Essen. Fünf Tage nach Reich-Ranickis Zurückweisung des Deutschen Fernsehpreises: Thomas und Marcel, inzwischen beim Du, sitzen sich in plüschigem Ambiente gegenüber und philosophieren über das Fernsehen zwischen Intellekt und Quote. Recht zueinander fanden sie nicht, spannend war es dennoch.

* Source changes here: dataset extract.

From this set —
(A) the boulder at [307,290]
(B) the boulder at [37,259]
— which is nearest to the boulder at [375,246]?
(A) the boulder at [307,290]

Klein beizugeben ist Marcel Reich-Ranickis Sache nicht, die Worte vom vergangenen Sonntag kamen ihm wohl aus tiefster Seele: „Nein, ich habe nichts zu bedauern, ich nehme nichts zurück.“ Die Fernsehpreis-Gala selbst sei „scheußlich, abscheulich“ gewesen, „falsch schlecht und übel.“

Über die Seichtigkeit der TV-Unterhaltung konnte er sich mit Gesprächspartner Thomas Gottschalk noch verständigen. Woran sich die Geister schieden, das war am Umgang mit dieser geteilten Wahrheit. Der „Wetten dass…?“-Moderator bezeichnete seine Pointen in ungewohnter Ernsthaftigkeit als „Herrenwitze“, verwies auf den telegenen Reiz seiner tief dekolletierten Besucherinnen und auf die unvermeidlichen Kritiken: „Da tritt mich das Feuilleton in die Tonne und die Klofrau jubelt mir zu.“ Aber, ach, die Einschaltquote…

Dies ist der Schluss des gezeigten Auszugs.